__Exercise details__
Quote each line exactly, from the line that contains "How much physical" down to the last line of the listing, and no other lines.
+--
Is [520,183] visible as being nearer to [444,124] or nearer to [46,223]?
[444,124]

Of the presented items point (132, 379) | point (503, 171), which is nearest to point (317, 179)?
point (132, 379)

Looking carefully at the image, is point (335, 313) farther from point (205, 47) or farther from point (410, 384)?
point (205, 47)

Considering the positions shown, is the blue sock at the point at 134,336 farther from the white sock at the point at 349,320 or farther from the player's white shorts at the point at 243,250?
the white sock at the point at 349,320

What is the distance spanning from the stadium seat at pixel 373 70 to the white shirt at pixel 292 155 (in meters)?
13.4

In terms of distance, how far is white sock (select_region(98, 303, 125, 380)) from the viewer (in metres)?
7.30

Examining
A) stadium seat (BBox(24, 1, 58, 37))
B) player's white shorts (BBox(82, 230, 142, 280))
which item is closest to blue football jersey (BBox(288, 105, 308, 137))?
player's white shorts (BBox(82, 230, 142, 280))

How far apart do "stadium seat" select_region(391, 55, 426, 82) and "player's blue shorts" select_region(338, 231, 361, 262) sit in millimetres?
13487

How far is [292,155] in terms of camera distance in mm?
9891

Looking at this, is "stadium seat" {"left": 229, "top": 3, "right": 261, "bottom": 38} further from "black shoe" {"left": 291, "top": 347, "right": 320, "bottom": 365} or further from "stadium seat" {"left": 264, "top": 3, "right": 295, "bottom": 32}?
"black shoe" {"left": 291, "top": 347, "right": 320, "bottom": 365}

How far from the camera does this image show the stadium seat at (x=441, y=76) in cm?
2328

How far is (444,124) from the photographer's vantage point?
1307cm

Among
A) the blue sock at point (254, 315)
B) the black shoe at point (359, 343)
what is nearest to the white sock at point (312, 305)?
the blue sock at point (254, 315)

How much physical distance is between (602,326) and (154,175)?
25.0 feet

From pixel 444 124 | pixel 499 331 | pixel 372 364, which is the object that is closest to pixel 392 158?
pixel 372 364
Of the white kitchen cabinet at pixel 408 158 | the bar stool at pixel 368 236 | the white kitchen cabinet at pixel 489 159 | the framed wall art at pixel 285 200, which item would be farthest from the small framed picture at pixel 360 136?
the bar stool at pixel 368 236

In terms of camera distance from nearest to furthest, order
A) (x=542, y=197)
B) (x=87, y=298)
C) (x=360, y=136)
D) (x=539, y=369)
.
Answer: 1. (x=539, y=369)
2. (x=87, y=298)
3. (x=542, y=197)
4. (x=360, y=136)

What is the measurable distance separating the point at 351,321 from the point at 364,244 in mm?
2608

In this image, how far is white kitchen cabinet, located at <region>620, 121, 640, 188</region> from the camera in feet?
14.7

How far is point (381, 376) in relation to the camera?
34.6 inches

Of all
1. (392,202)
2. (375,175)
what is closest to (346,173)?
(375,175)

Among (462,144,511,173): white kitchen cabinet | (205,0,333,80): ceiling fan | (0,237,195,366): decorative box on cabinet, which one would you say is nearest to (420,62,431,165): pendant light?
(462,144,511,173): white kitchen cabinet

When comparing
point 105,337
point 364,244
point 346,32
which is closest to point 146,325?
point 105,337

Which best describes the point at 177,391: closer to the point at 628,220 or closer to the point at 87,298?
+--
__Result below__
How much physical distance is between (602,326) and (154,175)?
25.0 feet

From pixel 444 124 | pixel 499 331 | pixel 372 364, which is the object that is closest to pixel 392 158?
pixel 372 364
Of the white kitchen cabinet at pixel 408 158 | the bar stool at pixel 368 236 | the white kitchen cabinet at pixel 489 159 | the framed wall art at pixel 285 200, which item would be farthest from the small framed picture at pixel 360 136?
the bar stool at pixel 368 236

In terms of camera distance from nearest to furthest, order
A) (x=542, y=197)
B) (x=87, y=298)
C) (x=360, y=136)
D) (x=539, y=369)
.
Answer: 1. (x=539, y=369)
2. (x=87, y=298)
3. (x=542, y=197)
4. (x=360, y=136)

What is the measurable distance separating the point at 351,321 from the point at 364,244 in mm?
2608

In this image, how far is white kitchen cabinet, located at <region>620, 121, 640, 188</region> from the camera in feet?
14.7

How far is point (381, 376) in relation to the camera?
34.6 inches

Of all
1. (392,202)
2. (375,175)
what is closest to (346,173)?
(375,175)

Among (462,144,511,173): white kitchen cabinet | (205,0,333,80): ceiling fan | (0,237,195,366): decorative box on cabinet, which one would you say is nearest to (420,62,431,165): pendant light?
(462,144,511,173): white kitchen cabinet

When comparing
point 105,337
point 364,244
point 346,32
which is closest to point 146,325?
point 105,337

Which best describes the point at 177,391: closer to the point at 628,220 or closer to the point at 87,298?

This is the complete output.